Kalau ingin subak lestari, maka mata air dan hutannya juga harus bagus. UNESCO tentu akan terus mengevaluasi

Denpasar (ANTARA) - Anggota Dewan Perwakilan Daerah Made Mangku Pastika mengajak masyarakat Bali agar dalam menjaga warisan budaya dunia yang sudah diakui UNESCO harus dilakukan secara berkelanjutan.

"Tempat-tempat yang telah diakui sebagai warisan budaya dunia, termasuk DAS - Daerah Aliran Sungai Pakerisan, Gianyar, itu artinya kita memiliki tanggung jawab untuk menjaganya," kata Pastika dalam acara penyerapan aspirasi dari Forum Komunikasi DAS Pakerisan di Denpasar, Rabu.

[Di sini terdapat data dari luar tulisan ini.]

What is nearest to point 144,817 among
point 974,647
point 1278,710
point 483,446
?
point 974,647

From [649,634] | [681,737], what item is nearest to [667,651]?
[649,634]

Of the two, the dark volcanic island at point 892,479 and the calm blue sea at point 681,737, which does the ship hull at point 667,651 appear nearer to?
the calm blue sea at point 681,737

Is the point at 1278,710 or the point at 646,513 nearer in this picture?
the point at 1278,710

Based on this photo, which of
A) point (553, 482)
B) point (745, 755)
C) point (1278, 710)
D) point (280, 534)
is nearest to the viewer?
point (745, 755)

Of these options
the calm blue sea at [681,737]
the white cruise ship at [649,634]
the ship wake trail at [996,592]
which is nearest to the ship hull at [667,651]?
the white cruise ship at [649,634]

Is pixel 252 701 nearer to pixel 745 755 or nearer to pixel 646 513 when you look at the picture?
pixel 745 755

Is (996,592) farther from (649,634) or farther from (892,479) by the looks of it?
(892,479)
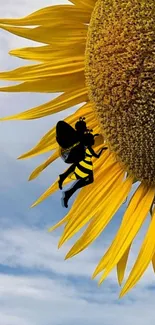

Baca juga: Kemendikbud tegaskan pentingnya merawat warisan dunia

Menurut Pastika, secara makro, ekonomi Bali tumbuh positif, angka kemiskinan rendah dan pengangguran juga rendah, namun masalah lingkungan masih menjadi ancaman.

Oleh karena itu, Gubernur Bali periode 2008-2018 itu berharap masyarakat ataupun komunitas juga harus berani menggabungkan diri untuk bersuara jika ternyata warisan budaya funia yang dimiliki Bali kondisinya mulai tergerus karena tidak ada yang mengurusnya dengan jelas.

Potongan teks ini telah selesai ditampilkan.